Enfield Council has received £183,000 from the government to help drive forward the development of an innovative project to provide low carbon heating to homes across the Lee Valley.
The Lee Valley Heat Network, which was launched in July, aims to create an energy solution for the area through a system of pipes that moves heat in the form of hot water from where it is created, to where it is needed, in a similar way to an electricity network.
The money will be spent over the next year, as part of the final stage development costs. The Lee Valley Heat Network is due to supply its first heat to new homes at Ladderswood in autumn 2015, at Alma Road in autumn 2016 and the first stage of Meridian Water by autumn 2017.
Cllr Alan Sitkin, Enfield Council’s Cabinet Member for Economic Development, said “This money is going to give this hugely ambitious scheme a big boost. We want to provide heating to thousands of homes and businesses across the Lee Valley in the first phase of this project.
“For the first time, we will be supplying our communities with low carbon energy from local heat sources, while creating hundreds of jobs in the process, this will revolutionise the way we heat our homes and provide energy to business.
“We are also setting ourselves up as an ‘ethical operator’ in what is currently an unregulated heat market, helping protect local consumers by ensuring a fair price for their heat. We look forward to working with other authorities to roll out this exciting model across the capital in years to come.”

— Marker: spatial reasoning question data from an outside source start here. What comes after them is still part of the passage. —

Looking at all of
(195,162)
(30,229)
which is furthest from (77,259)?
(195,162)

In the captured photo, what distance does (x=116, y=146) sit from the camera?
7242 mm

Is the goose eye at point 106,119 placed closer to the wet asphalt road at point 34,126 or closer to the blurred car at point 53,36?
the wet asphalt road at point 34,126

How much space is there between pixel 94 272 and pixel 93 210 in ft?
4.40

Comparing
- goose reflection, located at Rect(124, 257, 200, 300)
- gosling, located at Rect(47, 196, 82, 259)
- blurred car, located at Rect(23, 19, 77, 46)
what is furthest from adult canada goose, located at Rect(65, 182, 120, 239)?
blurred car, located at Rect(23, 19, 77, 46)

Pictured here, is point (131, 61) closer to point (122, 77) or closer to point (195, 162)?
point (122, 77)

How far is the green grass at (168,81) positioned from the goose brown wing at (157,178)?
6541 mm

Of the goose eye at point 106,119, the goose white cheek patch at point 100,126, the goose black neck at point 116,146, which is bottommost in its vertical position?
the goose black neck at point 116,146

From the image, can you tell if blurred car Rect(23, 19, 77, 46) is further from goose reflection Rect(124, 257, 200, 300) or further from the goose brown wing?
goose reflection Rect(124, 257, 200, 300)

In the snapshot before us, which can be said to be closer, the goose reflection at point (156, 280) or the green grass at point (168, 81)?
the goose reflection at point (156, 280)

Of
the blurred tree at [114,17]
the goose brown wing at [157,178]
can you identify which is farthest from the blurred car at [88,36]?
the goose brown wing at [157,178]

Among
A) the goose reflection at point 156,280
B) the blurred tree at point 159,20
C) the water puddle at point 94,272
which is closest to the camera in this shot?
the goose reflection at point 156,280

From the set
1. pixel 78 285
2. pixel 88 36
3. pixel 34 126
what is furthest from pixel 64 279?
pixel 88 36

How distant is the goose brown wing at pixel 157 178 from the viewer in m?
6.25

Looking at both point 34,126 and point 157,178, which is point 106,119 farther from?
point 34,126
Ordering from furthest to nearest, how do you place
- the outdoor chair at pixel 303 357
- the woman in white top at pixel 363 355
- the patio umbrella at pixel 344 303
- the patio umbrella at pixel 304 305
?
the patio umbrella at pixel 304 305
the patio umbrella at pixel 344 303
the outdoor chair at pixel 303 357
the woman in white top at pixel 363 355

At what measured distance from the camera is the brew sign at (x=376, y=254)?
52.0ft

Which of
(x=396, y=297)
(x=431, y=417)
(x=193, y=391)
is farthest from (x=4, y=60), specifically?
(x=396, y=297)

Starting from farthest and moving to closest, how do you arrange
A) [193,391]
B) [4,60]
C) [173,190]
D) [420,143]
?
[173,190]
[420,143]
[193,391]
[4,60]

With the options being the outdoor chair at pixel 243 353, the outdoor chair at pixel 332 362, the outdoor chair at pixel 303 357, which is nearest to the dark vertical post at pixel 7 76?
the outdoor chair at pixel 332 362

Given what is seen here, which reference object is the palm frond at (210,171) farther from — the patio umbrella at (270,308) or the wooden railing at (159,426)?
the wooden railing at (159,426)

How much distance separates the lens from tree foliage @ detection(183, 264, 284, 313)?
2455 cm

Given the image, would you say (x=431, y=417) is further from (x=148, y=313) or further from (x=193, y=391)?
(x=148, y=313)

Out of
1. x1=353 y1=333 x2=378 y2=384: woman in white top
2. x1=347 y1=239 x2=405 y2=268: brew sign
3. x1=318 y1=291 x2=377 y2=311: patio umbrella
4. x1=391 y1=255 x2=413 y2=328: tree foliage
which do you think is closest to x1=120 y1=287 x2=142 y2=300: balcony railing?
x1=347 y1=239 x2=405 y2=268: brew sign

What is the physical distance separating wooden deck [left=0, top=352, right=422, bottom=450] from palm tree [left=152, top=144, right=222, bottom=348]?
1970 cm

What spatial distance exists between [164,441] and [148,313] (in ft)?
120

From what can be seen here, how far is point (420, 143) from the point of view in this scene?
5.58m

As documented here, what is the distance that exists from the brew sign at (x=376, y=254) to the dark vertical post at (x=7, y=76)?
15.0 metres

Energy and Climate Change Secretary Ed Davey said: “Recovering wasted heat from industrial plants or landfill sites means we can heat our homes and businesses more efficiently, as well as helping to drive down energy bills.
“Improving the way we heat our buildings and helping local authorities fund innovative and more efficient ways of supplying lower carbon heat will also reduce our dependency on costly, imported gas.”
The first phase of the Lee Valley Heat Network – a city-scale scheme – will focus on Enfield Council’s flagship £1.5 billion Meridian Water development. North London Waste Authority’s Energy-from-Waste facility at the nearby Edmonton EcoPark has the capacity to supply low carbon heat to 5,000 new homes at Meridian Water and businesses in the Lee Valley. A further 1,800 homes on the Ladderswood, Alma and New Avenue estates could also benefit.
The Lee Valley Heat Network will reduce the carbon footprint of homes heated by the network by an estimated 50 per cent compared with conventional fuels.
The heat network complements Enfield Council’s work to bring enhanced transport infrastructure to the area too, with improved rail and cycling facilities in the borough.
Network Rail and The Greater London Authority have identified £80 million to deliver three-tracking of the railway which runs throughout the Lee Valley, which will enable a four trains per hour train service at Angel Road Station (soon to be renamed Meridian Water Station) from 2017, along with improvements to the station itself.
Enfield Council has also successfully bid for £30 million of funding from the Mayor of London Office to significantly improve cycling facilities in the borough.